Here's a method for 'squeezing' filenames that contain duplicate runs of characters; the results are similar as to when doing a 'tr -s'. For example, suppose you have a directory full of files named like this:
LOG_FILE___STATUS1__0001.TXT
and would like to eliminate the multiple underscore characters so that the files are named this way instead:
LOG_FILE_STATUS1_0001.TXT
A fairly quick way to do this is from the shell. Open a terminal and go to the directory that contains your files, then use:
find . -type f -name '*__*' | awk -F\? '{ s=$1 ; gsub \
( "_+","_",s ) ; print "echo n \| mv -i","\""$1"\"","\""s"\""}' \
| /bin/shNOTES:- The command is shown on three lines with continuation marks; if you have any trouble with it, copy and paste it one piece at a time onto one row.

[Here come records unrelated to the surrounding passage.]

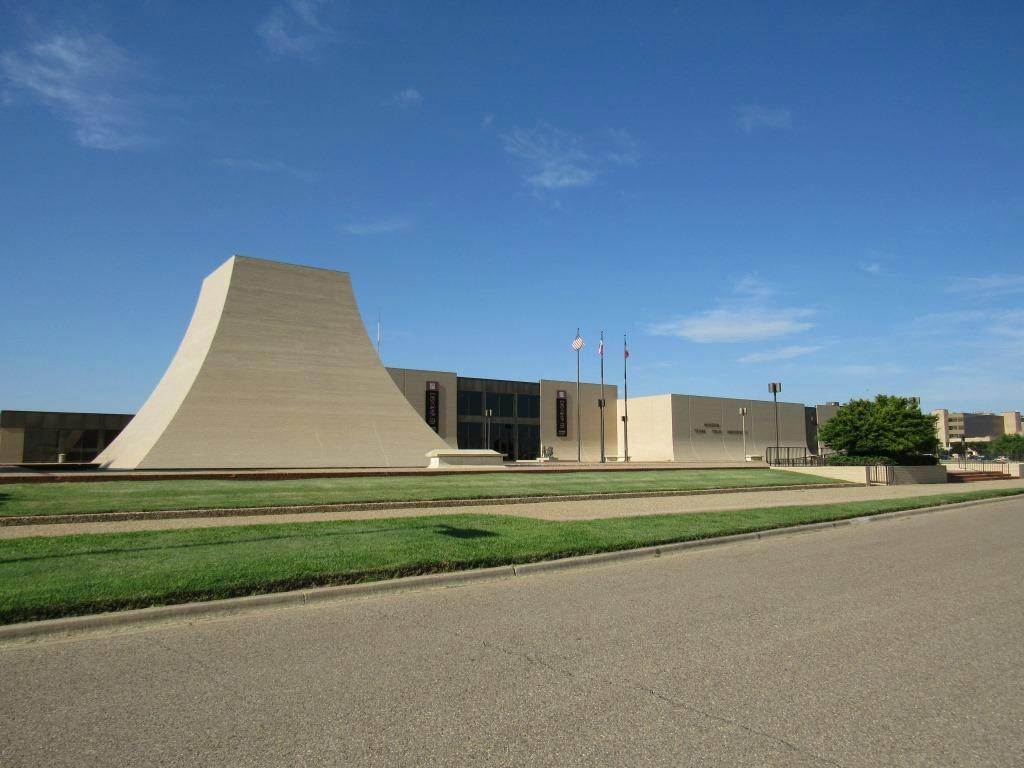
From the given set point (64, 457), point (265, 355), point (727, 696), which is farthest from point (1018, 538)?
point (64, 457)

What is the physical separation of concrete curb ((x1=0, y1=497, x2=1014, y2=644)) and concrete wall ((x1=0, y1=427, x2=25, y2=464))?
160 ft

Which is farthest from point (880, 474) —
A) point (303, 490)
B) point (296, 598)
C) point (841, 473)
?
point (296, 598)

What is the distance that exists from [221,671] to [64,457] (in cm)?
4969

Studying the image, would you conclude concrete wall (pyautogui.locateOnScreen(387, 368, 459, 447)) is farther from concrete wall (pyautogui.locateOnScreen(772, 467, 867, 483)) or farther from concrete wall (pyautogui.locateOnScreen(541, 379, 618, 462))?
concrete wall (pyautogui.locateOnScreen(772, 467, 867, 483))

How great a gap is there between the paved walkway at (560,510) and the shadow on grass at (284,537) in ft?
6.54

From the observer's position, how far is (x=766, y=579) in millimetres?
9016

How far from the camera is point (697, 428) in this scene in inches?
2569

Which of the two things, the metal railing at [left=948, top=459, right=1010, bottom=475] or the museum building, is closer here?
the museum building

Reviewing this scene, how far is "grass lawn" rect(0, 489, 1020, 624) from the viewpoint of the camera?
23.9 feet

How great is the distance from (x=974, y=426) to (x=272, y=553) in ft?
737

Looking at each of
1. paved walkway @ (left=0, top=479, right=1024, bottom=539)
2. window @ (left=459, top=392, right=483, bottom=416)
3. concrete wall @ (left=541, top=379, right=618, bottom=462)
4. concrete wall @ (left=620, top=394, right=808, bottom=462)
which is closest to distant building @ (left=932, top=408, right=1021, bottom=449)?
concrete wall @ (left=620, top=394, right=808, bottom=462)

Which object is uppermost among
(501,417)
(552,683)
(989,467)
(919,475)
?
(501,417)

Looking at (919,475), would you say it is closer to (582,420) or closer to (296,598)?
(582,420)

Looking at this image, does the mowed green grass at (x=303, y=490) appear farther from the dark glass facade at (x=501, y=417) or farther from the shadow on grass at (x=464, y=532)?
the dark glass facade at (x=501, y=417)
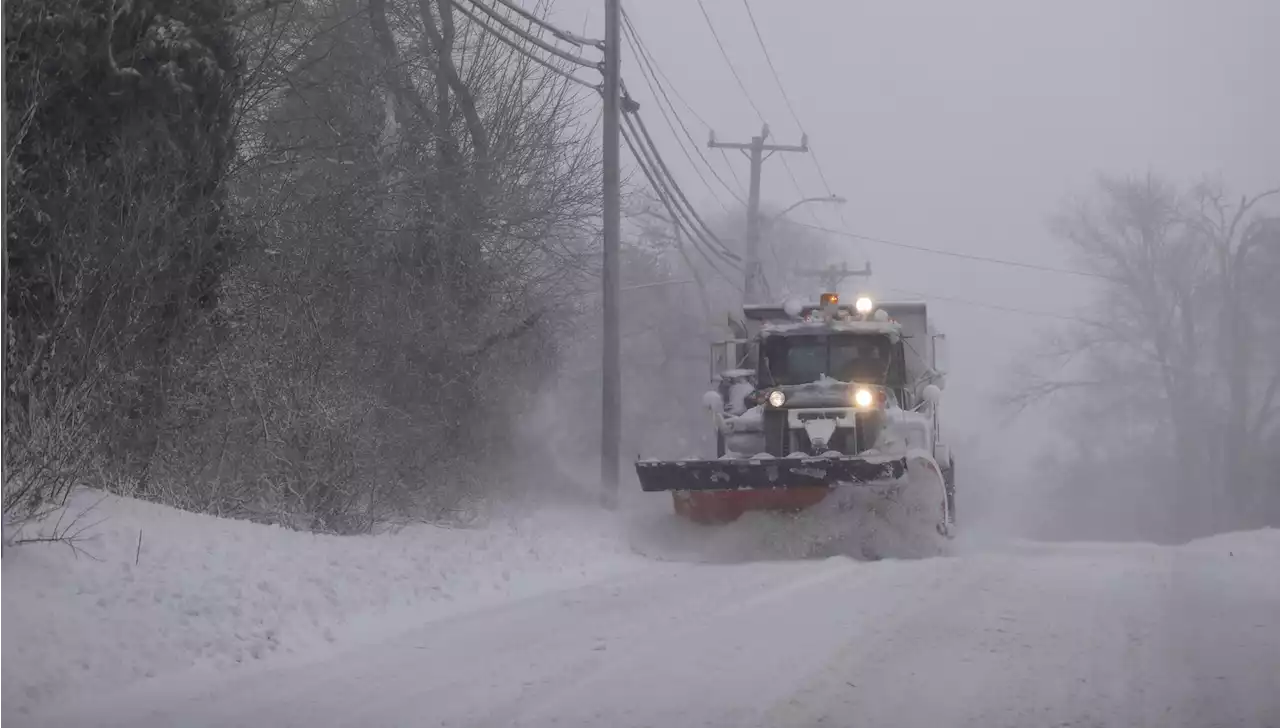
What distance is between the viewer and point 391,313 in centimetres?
1616

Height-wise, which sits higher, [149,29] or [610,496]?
[149,29]

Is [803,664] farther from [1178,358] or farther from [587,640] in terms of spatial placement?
[1178,358]

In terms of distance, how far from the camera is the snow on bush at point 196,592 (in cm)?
665

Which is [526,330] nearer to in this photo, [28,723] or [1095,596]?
[1095,596]

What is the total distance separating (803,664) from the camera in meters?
6.85

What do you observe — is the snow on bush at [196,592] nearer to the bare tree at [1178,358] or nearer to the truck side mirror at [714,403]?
the truck side mirror at [714,403]

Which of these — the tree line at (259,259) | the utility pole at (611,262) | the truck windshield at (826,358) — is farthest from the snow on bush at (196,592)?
the utility pole at (611,262)

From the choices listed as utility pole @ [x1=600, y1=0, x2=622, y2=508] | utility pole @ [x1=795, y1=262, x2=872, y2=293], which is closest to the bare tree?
utility pole @ [x1=795, y1=262, x2=872, y2=293]

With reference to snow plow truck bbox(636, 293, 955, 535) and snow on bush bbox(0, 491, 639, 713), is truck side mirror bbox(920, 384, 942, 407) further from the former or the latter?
snow on bush bbox(0, 491, 639, 713)

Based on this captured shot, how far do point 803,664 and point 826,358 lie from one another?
28.3 ft

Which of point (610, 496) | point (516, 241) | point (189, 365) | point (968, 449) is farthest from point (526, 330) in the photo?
point (968, 449)

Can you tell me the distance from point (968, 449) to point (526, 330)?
1118 inches

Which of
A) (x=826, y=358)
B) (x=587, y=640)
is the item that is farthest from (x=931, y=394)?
(x=587, y=640)

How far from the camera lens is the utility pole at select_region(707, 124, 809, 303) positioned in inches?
1284
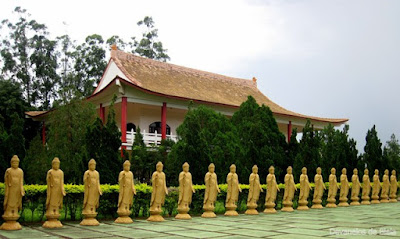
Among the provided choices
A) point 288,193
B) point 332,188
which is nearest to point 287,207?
point 288,193

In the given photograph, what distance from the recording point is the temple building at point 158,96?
68.2 feet

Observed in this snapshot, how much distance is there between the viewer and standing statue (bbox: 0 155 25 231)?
26.2 feet

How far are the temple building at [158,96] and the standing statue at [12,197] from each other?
11384 millimetres

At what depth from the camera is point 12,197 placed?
811cm

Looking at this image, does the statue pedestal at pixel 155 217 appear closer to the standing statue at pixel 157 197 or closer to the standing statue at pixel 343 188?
the standing statue at pixel 157 197

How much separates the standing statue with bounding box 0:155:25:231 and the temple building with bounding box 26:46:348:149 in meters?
11.4

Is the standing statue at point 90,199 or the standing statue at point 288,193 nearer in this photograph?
the standing statue at point 90,199

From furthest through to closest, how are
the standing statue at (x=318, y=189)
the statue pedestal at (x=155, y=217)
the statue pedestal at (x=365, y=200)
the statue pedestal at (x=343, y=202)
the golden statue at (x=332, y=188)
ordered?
the statue pedestal at (x=365, y=200) → the statue pedestal at (x=343, y=202) → the golden statue at (x=332, y=188) → the standing statue at (x=318, y=189) → the statue pedestal at (x=155, y=217)

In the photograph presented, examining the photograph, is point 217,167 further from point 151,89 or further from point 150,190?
point 151,89

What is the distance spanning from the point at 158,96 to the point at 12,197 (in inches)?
524

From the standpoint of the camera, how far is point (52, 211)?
842cm

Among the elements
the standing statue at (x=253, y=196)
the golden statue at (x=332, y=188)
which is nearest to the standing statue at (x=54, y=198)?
the standing statue at (x=253, y=196)

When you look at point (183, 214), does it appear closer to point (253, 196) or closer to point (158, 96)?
point (253, 196)

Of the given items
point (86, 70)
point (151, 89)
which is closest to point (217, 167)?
point (151, 89)
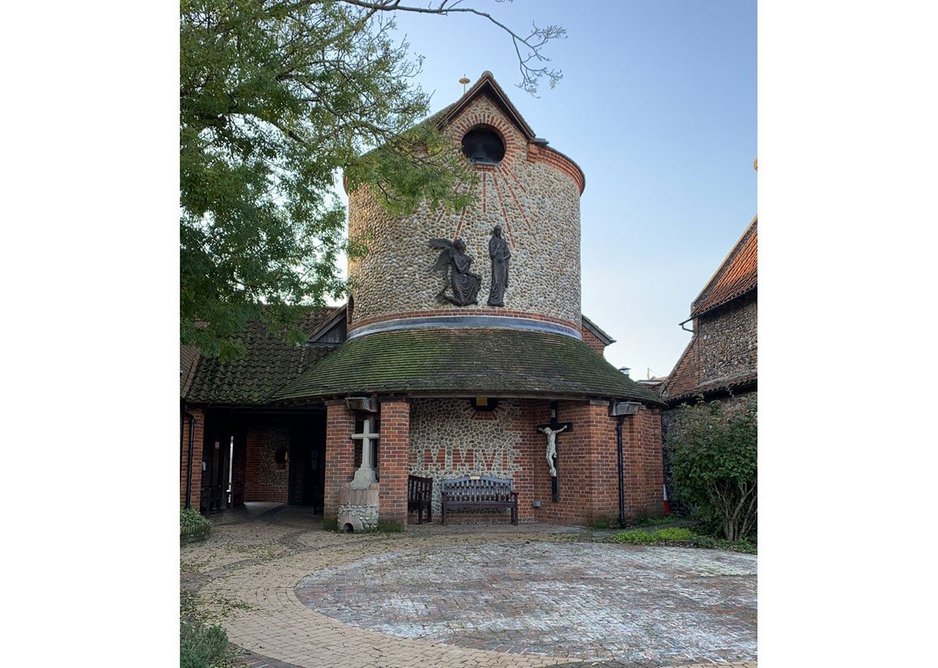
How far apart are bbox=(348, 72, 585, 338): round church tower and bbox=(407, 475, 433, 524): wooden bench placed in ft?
10.0

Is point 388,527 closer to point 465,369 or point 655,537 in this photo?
point 465,369

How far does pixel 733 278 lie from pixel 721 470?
864 cm

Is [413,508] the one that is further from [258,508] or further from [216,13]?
[216,13]

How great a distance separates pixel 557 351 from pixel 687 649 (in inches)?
379

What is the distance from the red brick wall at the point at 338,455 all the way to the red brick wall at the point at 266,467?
7.14 metres

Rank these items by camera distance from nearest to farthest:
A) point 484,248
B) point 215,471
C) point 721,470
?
point 721,470, point 484,248, point 215,471

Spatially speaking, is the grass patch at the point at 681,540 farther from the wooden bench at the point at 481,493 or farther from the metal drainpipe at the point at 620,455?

- I prefer to use 'find' to generate file lists instead of 'ls' because you have greater control over what gets matched. In this case, we want the names of files only, not subdirectories, etc.
- The 'echo n | mv -i' section ensures that this command will safely fail when attempting to rename/overwrite an existing file with the same name.
- All the ugliness with the escaped quotation marks (\""$1"\"",etc) and the '-F?' option is to handle filenames with spaces in them.
- If you want to see test the results first (without actually renaming the files), leave off the trailing '| /bin/sh'
- sed experts: I tried to do this with sed but couldn't. You're welcomed to prove me wrong.